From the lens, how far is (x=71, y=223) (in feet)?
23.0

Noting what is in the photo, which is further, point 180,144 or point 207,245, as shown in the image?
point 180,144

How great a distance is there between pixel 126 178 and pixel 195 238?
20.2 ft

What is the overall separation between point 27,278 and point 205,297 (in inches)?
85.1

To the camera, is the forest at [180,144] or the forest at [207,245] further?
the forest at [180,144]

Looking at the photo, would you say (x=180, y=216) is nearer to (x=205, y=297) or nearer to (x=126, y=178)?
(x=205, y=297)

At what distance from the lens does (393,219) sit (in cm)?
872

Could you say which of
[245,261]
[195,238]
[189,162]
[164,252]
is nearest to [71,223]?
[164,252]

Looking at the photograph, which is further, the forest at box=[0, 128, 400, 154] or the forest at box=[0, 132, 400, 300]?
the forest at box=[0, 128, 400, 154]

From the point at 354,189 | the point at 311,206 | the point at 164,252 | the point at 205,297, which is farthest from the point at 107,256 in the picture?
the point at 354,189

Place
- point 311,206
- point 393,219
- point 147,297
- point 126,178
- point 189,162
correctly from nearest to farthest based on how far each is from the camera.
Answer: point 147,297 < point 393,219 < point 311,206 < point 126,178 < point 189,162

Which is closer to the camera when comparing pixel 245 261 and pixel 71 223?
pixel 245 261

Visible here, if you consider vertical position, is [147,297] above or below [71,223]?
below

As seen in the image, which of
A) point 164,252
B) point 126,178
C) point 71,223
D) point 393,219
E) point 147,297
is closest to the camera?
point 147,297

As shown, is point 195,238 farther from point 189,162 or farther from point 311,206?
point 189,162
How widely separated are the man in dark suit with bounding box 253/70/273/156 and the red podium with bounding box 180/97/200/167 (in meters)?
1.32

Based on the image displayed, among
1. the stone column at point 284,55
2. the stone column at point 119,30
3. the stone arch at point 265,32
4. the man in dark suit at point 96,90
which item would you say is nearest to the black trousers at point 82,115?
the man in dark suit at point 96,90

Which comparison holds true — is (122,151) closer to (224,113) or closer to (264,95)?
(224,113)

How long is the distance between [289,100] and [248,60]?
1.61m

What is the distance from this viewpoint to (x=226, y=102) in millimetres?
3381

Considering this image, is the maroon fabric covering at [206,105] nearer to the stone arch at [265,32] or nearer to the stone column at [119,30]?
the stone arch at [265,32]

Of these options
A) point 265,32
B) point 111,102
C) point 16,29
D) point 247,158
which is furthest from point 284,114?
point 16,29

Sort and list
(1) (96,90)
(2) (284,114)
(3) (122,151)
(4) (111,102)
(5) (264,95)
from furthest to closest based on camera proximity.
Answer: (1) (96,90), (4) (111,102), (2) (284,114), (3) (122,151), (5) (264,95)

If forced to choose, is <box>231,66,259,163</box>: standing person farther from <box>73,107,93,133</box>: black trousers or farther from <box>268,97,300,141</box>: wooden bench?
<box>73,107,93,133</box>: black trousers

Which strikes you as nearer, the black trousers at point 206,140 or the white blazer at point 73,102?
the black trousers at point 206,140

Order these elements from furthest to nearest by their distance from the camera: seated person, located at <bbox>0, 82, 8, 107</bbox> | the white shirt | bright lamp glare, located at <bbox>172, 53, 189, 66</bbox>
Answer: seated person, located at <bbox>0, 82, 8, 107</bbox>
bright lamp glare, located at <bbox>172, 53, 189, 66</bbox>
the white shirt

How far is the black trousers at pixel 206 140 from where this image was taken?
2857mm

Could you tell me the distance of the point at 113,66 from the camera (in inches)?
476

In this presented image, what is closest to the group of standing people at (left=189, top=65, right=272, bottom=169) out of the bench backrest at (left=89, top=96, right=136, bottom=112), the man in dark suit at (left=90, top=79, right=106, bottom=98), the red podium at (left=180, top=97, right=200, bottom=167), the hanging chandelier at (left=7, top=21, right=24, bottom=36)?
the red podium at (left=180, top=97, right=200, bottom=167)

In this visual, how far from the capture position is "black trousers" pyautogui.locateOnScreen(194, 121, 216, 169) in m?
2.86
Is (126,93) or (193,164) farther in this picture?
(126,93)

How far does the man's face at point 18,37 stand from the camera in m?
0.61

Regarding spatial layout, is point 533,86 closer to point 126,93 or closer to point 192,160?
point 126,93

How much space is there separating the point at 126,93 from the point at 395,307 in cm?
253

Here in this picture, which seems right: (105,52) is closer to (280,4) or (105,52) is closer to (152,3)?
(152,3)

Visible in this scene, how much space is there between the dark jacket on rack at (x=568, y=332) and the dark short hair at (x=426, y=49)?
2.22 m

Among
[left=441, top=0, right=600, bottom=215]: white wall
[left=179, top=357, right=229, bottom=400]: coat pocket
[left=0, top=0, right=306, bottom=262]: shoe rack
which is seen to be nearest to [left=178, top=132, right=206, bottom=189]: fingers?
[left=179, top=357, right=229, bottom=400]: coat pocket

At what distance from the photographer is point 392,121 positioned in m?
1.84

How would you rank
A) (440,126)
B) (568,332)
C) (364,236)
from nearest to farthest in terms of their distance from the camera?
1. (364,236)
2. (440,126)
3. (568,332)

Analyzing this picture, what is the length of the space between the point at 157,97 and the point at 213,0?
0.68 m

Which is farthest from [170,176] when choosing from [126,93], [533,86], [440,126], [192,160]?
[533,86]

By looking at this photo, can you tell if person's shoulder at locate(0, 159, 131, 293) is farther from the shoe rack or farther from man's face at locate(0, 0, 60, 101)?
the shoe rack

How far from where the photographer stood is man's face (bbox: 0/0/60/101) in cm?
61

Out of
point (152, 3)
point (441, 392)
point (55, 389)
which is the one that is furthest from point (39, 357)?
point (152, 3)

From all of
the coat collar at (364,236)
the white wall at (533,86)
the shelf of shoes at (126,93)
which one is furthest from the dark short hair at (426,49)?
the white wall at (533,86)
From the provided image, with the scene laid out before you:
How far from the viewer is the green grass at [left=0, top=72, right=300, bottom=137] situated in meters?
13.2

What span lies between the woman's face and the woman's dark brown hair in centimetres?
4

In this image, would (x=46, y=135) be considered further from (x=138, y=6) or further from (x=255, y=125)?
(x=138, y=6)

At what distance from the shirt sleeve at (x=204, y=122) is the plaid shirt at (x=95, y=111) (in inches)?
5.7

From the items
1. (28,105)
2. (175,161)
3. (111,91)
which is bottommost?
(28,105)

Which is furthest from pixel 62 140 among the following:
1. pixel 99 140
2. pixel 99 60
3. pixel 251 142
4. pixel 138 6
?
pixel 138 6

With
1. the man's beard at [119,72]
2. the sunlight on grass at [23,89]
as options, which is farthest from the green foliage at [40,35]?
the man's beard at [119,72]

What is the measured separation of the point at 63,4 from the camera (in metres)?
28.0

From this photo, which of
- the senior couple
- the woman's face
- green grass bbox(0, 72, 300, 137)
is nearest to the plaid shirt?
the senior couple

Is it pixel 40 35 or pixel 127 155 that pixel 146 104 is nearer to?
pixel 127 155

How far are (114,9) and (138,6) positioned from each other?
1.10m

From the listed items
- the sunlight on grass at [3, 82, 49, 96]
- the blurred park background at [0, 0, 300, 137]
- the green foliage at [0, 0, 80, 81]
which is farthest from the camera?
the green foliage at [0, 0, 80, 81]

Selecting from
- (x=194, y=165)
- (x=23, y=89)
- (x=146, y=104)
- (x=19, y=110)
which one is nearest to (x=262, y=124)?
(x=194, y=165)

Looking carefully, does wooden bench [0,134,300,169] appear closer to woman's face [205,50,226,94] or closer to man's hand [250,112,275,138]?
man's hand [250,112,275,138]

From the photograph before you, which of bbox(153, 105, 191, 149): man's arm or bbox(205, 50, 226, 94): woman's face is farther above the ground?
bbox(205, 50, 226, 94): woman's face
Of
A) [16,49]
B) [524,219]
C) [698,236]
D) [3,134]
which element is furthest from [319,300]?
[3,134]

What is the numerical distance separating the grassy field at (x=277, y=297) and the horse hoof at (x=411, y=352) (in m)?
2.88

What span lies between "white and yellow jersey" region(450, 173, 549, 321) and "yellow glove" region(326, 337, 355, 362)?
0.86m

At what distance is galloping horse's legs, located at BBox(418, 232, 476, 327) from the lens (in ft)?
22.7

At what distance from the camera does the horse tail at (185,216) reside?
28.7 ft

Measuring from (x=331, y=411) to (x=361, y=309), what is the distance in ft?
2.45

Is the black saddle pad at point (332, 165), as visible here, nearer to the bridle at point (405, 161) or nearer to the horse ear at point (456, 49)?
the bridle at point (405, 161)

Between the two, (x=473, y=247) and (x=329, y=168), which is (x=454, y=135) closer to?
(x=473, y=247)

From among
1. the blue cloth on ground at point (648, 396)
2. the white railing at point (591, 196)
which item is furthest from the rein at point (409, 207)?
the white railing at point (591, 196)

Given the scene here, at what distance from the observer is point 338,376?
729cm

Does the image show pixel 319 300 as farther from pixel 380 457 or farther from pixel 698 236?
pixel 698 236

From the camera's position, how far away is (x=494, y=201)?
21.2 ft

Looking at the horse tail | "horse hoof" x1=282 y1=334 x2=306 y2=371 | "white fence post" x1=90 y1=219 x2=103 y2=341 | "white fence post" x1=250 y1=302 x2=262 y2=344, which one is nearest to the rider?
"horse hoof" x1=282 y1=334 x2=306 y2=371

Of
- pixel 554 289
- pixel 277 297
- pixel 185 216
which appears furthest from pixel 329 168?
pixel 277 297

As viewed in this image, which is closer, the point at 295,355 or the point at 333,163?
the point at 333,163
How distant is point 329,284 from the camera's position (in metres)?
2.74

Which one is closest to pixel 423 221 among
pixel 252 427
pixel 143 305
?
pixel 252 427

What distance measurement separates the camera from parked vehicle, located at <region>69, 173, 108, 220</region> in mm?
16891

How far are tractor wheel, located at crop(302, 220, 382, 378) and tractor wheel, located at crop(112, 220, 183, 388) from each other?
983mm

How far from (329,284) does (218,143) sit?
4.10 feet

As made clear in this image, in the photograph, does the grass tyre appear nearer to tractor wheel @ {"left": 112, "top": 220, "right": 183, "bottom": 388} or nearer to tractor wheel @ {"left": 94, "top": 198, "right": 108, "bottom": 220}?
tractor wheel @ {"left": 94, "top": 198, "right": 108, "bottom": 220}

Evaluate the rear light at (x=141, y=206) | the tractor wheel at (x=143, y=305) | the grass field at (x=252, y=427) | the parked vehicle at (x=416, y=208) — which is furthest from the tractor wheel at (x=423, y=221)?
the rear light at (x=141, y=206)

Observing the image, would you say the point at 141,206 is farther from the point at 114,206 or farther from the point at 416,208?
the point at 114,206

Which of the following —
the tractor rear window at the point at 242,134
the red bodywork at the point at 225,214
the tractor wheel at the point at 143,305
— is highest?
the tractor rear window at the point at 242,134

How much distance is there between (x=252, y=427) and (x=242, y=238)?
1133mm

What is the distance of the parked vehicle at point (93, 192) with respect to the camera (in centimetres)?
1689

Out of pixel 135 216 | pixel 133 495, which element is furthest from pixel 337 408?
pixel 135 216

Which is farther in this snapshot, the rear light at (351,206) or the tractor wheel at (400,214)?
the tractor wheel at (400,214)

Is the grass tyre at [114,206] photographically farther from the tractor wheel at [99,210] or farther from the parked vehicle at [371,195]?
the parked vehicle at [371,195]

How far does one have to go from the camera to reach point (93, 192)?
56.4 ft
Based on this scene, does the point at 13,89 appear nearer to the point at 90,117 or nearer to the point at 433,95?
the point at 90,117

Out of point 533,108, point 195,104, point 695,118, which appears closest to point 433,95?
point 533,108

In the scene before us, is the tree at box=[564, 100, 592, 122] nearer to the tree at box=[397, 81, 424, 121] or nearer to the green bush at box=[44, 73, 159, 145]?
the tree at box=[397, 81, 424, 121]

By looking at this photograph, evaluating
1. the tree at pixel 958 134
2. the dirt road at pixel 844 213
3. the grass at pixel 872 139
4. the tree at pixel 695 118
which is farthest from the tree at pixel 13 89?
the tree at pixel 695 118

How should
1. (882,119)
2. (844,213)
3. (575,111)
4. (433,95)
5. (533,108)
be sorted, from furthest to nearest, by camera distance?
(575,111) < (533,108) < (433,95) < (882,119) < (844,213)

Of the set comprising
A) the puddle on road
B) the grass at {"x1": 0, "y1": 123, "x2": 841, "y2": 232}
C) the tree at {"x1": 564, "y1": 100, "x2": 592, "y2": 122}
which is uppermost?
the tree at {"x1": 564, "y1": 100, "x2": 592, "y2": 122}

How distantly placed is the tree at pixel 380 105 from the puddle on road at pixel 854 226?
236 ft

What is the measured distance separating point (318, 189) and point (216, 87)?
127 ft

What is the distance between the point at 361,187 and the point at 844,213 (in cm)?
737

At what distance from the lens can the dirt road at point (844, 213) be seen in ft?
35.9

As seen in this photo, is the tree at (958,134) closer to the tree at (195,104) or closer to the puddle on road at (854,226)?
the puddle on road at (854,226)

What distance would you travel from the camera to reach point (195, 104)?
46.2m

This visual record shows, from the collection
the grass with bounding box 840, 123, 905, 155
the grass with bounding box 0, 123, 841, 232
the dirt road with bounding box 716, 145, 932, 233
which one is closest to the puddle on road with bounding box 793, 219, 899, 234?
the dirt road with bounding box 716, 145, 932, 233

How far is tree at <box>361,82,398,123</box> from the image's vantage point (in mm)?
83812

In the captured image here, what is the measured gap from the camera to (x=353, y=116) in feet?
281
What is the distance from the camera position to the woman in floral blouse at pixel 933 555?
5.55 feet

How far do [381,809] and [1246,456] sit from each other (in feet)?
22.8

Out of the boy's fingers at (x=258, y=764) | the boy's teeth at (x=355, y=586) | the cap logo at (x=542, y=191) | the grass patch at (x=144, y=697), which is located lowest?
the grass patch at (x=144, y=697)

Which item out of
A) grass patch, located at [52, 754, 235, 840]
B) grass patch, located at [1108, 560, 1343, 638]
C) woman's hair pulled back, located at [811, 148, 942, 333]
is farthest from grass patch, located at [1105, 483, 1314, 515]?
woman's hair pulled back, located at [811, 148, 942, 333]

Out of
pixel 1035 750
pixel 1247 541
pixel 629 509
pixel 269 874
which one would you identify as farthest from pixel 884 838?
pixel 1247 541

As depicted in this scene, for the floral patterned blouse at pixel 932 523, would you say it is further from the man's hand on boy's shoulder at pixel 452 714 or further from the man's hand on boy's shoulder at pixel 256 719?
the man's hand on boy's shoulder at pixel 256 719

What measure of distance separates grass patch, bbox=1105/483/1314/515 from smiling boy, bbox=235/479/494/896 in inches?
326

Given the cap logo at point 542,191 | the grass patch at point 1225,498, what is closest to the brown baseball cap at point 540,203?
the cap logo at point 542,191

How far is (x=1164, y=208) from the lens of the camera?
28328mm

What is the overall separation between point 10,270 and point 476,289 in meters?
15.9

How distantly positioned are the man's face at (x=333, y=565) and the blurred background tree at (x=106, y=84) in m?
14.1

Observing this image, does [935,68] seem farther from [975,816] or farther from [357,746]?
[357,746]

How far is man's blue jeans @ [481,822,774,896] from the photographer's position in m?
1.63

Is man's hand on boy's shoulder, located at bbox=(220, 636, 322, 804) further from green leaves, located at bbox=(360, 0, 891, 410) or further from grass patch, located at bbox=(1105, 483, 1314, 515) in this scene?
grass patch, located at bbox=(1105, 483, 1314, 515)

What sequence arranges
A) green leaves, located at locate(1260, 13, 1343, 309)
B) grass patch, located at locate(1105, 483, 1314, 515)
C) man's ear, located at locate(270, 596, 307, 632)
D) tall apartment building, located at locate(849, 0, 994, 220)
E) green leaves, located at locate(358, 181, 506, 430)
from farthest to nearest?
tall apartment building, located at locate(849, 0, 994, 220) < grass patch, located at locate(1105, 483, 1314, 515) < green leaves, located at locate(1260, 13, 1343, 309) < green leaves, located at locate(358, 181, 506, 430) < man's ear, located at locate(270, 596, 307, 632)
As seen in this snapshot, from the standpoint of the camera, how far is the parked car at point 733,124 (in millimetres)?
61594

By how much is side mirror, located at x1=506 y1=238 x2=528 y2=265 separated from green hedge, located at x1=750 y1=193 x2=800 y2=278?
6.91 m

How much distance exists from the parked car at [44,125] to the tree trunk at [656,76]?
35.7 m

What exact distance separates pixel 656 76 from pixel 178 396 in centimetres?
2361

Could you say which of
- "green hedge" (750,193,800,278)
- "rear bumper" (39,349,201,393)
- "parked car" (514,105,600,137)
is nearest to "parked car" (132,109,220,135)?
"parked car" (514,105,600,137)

◇ ◇ ◇ ◇

## To be done
Transcribe exactly, and only, the lines from the one bearing "As seen in this snapshot, from" through the last line of the entries, counting both.

## Answer to this task
As seen in this snapshot, from the standpoint of the camera, how far is the parked car at point 733,124 (in millimetres)?
61594

By how much is side mirror, located at x1=506 y1=238 x2=528 y2=265 separated from green hedge, located at x1=750 y1=193 x2=800 y2=278?
6.91 m

How much distance exists from the parked car at [44,125] to the tree trunk at [656,76]?
35.7 m

What exact distance separates pixel 656 76 from pixel 178 396 in centimetres?
2361

Could you say which of
- "green hedge" (750,193,800,278)
- "rear bumper" (39,349,201,393)
- "parked car" (514,105,600,137)
is nearest to "parked car" (132,109,220,135)?
"parked car" (514,105,600,137)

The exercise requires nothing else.